I am doing some operations on a pandas dataframe, specifically:
- Dropping a column
- Using the
dataframe.apply()
function to add a column based on an existing one
Here's the simplest test-case I've been able to create:
import pandas as pd
df = pd.DataFrame(
[["Fred", 1, 44],
["Wilma", 0, 39],
["Barney", 1, None]],
columns=["Name", "IntegerColumn", "Age" ])
def translate_age(series):
if not np.isnan(series['Age']):
series["AgeText"] = "Over 40" if series["Age"] > 40 else "Under 40"
else:
series["AgeText"] = "Unknown"
return series
df = df.drop('Name', axis=1)
print('@ before', df['IntegerColumn'].dtypes)
df = df.apply(func=translate_age, axis=1)

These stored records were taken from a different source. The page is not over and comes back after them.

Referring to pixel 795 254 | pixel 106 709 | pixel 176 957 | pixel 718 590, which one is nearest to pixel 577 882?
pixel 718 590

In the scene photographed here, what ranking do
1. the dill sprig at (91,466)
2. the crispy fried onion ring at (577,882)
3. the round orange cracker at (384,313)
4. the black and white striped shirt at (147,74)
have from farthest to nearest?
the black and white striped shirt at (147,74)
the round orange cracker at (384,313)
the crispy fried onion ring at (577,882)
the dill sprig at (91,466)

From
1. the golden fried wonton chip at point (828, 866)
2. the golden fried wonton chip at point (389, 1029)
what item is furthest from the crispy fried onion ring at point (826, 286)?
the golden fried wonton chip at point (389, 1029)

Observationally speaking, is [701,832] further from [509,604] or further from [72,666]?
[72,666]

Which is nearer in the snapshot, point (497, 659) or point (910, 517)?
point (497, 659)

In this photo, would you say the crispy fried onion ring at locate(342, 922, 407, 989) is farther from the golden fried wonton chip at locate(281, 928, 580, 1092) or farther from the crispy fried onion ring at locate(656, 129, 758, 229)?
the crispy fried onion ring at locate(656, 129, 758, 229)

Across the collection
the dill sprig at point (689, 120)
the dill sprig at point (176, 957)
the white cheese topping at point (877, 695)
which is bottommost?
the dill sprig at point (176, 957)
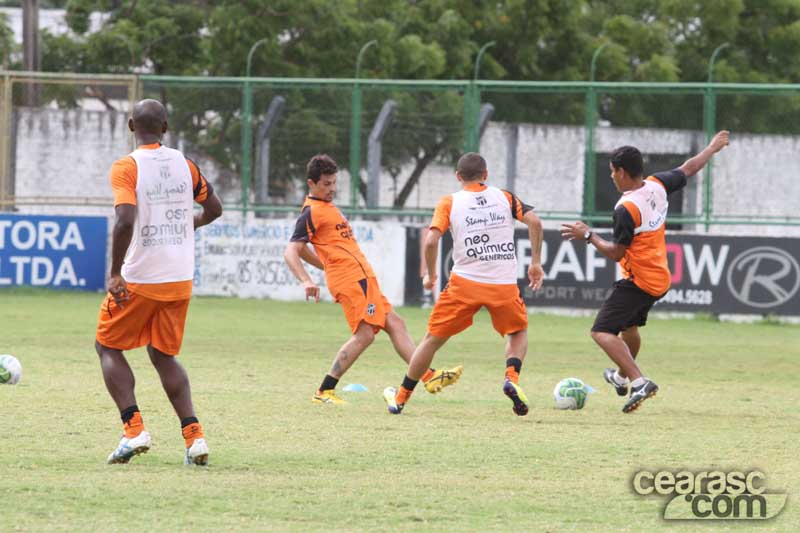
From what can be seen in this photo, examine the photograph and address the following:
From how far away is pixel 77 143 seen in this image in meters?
25.0

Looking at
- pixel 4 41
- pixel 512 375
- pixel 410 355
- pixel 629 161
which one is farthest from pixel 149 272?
pixel 4 41

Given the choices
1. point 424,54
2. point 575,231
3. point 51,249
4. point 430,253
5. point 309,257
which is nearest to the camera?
point 575,231

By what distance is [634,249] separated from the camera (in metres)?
11.4

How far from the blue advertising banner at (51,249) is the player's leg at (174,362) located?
1622 cm

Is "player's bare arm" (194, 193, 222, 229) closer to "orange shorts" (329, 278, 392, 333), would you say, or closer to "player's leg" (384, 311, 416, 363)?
"orange shorts" (329, 278, 392, 333)

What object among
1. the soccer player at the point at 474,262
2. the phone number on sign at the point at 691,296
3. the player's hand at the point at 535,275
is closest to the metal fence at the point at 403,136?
the phone number on sign at the point at 691,296

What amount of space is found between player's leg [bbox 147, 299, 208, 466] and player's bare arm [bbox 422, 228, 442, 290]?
2907mm

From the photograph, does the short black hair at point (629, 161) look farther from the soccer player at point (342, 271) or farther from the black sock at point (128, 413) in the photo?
the black sock at point (128, 413)

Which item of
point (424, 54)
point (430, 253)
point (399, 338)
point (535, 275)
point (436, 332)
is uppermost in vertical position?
point (424, 54)

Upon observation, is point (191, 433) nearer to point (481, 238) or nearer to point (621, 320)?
point (481, 238)

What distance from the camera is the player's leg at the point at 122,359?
8.04 metres
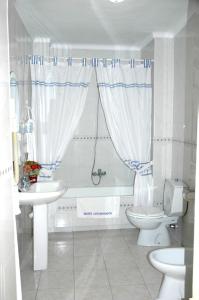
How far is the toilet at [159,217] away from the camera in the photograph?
3457 mm

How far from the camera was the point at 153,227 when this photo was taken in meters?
3.53

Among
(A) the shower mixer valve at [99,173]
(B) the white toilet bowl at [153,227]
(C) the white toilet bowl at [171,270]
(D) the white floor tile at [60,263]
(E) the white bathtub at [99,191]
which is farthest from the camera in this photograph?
(A) the shower mixer valve at [99,173]

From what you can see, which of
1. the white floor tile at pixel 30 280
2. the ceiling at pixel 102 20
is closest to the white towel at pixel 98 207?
the white floor tile at pixel 30 280

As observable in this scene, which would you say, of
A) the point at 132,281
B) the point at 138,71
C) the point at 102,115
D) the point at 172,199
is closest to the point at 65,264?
the point at 132,281

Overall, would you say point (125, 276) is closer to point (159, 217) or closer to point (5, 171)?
point (159, 217)

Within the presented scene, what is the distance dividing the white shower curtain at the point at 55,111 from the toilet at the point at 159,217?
125 cm

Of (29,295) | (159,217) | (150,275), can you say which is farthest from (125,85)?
(29,295)

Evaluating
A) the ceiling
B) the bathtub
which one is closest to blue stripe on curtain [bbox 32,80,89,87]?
the ceiling

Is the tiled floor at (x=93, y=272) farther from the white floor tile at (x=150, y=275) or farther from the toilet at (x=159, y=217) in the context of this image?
the toilet at (x=159, y=217)

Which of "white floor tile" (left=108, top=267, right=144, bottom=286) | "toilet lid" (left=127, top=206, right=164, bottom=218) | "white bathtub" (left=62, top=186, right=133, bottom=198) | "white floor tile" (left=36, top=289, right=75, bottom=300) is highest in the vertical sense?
"white bathtub" (left=62, top=186, right=133, bottom=198)

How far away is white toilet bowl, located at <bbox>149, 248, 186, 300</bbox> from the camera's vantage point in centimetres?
219

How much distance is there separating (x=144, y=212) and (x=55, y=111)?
1727 millimetres

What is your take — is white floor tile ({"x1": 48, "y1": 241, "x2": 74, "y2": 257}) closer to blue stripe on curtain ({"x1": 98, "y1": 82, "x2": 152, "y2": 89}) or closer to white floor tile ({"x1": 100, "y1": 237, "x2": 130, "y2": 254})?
white floor tile ({"x1": 100, "y1": 237, "x2": 130, "y2": 254})

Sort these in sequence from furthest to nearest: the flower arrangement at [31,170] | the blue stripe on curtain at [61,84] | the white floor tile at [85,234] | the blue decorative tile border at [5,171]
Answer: the white floor tile at [85,234] < the blue stripe on curtain at [61,84] < the flower arrangement at [31,170] < the blue decorative tile border at [5,171]
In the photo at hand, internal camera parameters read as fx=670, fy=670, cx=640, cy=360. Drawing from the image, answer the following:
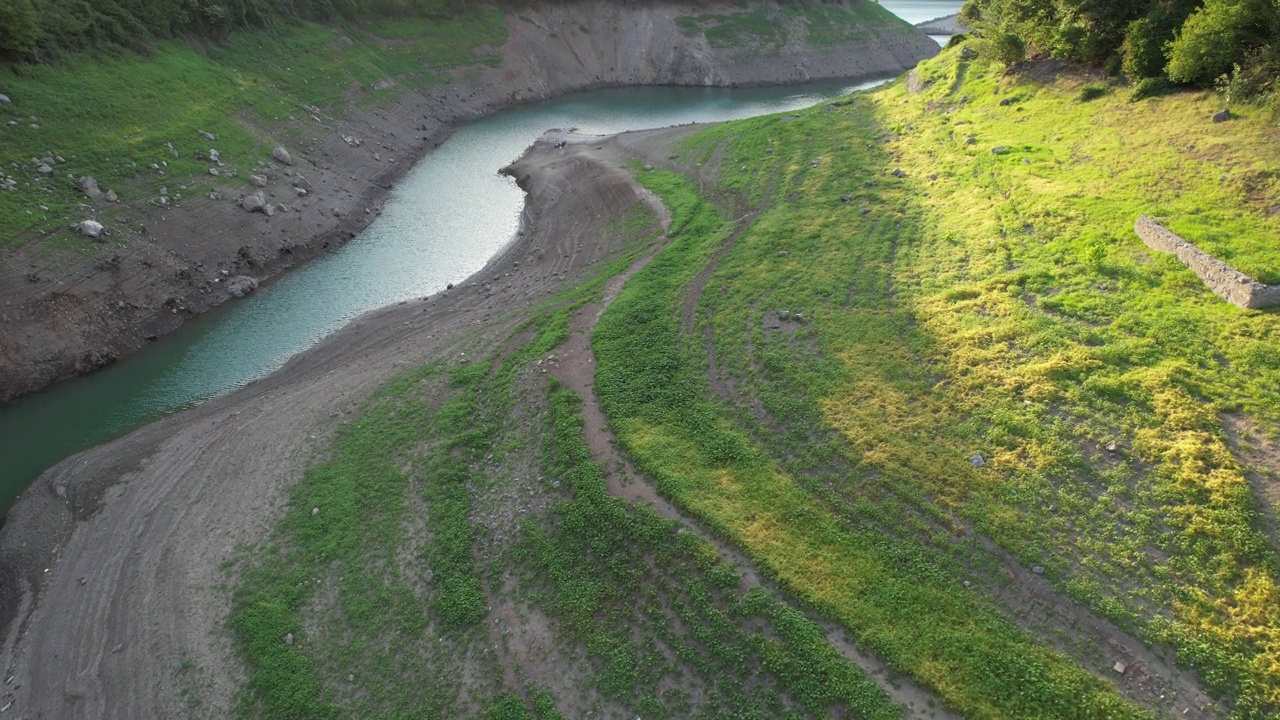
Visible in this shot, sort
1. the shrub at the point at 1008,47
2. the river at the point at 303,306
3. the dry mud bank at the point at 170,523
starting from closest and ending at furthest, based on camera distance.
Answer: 1. the dry mud bank at the point at 170,523
2. the river at the point at 303,306
3. the shrub at the point at 1008,47

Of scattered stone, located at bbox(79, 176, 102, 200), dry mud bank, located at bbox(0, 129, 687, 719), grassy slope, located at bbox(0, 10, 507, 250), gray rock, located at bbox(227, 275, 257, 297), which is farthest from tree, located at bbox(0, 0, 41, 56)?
dry mud bank, located at bbox(0, 129, 687, 719)

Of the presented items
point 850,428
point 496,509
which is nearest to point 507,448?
point 496,509

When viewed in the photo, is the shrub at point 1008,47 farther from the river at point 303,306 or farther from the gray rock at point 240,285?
the gray rock at point 240,285

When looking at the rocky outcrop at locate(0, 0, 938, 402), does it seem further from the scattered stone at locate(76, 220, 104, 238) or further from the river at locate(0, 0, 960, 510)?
the river at locate(0, 0, 960, 510)

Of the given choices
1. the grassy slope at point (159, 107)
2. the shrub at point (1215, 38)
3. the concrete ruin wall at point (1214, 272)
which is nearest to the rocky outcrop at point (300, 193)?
the grassy slope at point (159, 107)

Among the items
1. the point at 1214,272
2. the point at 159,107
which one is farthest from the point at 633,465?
the point at 159,107

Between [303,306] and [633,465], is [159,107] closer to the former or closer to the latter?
[303,306]

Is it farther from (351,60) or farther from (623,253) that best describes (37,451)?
(351,60)
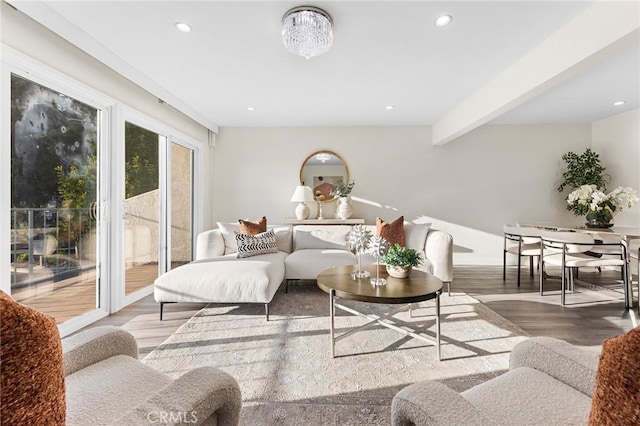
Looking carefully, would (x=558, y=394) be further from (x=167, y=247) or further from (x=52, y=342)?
(x=167, y=247)

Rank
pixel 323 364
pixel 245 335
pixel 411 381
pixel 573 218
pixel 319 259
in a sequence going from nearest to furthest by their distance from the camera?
1. pixel 411 381
2. pixel 323 364
3. pixel 245 335
4. pixel 319 259
5. pixel 573 218

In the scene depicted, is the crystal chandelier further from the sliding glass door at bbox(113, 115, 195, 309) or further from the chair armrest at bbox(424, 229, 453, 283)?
the chair armrest at bbox(424, 229, 453, 283)

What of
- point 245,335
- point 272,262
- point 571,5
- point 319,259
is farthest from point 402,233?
point 571,5

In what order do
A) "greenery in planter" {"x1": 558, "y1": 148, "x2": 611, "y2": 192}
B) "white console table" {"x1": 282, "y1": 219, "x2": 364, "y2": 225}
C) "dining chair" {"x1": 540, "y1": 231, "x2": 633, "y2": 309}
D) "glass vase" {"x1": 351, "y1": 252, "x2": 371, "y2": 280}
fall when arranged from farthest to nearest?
"white console table" {"x1": 282, "y1": 219, "x2": 364, "y2": 225}
"greenery in planter" {"x1": 558, "y1": 148, "x2": 611, "y2": 192}
"dining chair" {"x1": 540, "y1": 231, "x2": 633, "y2": 309}
"glass vase" {"x1": 351, "y1": 252, "x2": 371, "y2": 280}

print('@ after', df['IntegerColumn'].dtypes)
The print()
output shows the change in the IntegerColumn's type. It started as an integer:
@ before int64
... and then after the apply()
call, it changes to a float:
@ after float64
Initially, the dataframe looks like this:
Name IntegerColumn Age
0 Fred 1 44.0
1 Wilma 0 39.0
2 Barney 1 NaN
... after the apply()
call, it looks like this:
IntegerColumn Age AgeText
0 1.0 44.0 Over 40
1 0.0 39.0 Under 40
2 1.0 NaN Unknown
Why is the IntegerColumn changing from an integer to a float in this case? And how can I stop it from doing so?